In addition to our main TIDESS project research questions of understanding how to design more effective learning environments on spherical displays [link], we have also been studying some more specific human-computer interaction research questions regarding interacting with these displays. In Summer and Fall 2018, we conducted a user-defined gesture elicitation study , in which we asked children (ages 7-11) and adults to propose touchscreen gestures for different touchscreen tasks on the sphere to help us understand their gesture preferences for touch-enabled spherical displays. Our paper on this study, titled “Do User-Defined Gestures for Flatscreens Generalize to Interactive Spherical Displays for Adults and Children?,” was accepted as a full paper to the International Symposium on Pervasive Displays (PerDis 2019). The paper reports our preliminary findings related to the types of gestures children and adults find intuitive on spherical displays as opposed to flatscreen tabletop displays. Our findings also report on similarities and differences in children’s and adults’ gesture preferences for touch-driven spherical displays.
Here is the abstract:
“Interactive spherical displays offer unique opportunities for engagement in public spaces. Research on flatscreen tabletop displays has mapped the gesture design space and compared gestures created by adults and children. However, it is not clear if the findings from these prior studies can be directly applied to spherical displays. To investigate this question, we conducted a user-defined gestures study to understand the gesture preferences of adults and children (ages 7 to 11) for spherical displays. We compare the physical characteristics of the gestures performed on the spherical display to gestures on tabletop displays from prior work. We found that the spherical form factor influenced users’ gesture design decisions. For example, users were more likely to perform multi-finger or whole-handed gestures on the sphere than in prior work on tabletop displays. Our findings will inform the design of interactive applications for spherical displays.”

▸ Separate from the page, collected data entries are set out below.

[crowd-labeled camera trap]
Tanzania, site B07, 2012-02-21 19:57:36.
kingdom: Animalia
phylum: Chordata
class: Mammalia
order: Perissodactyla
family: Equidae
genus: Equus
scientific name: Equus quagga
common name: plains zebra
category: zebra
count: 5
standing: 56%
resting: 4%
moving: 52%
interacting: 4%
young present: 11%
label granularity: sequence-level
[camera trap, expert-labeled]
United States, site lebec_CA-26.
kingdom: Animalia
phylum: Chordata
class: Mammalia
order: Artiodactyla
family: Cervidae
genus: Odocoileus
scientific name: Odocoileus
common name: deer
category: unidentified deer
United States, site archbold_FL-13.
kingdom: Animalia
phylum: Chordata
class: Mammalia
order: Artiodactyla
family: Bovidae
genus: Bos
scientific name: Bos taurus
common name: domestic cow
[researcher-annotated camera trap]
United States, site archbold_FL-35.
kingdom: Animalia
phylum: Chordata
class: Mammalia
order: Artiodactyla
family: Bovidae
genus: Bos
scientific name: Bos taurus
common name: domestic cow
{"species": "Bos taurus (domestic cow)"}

Interested readers can find the camera-ready version (preprint) available here. The PerDis 2019 conference will take place in Palermo, Italy from June 12 – June 14. I am really excited since this will be my first time attending PerDis, and my first official conference paper presentation. I am looking forward to presenting our paper at the conference as it will help us get feedback regarding our planned future work on designing for touchscreen spherical displays.
 Jacob O. Wobbrock, Meredith Ringel Morris, and Andrew D. Wilson. 2009. User defined Gestures for Surface Computing. In Proceedings of the Conference on Human Factors in Computing Systems (CHI’09), 1083–1092.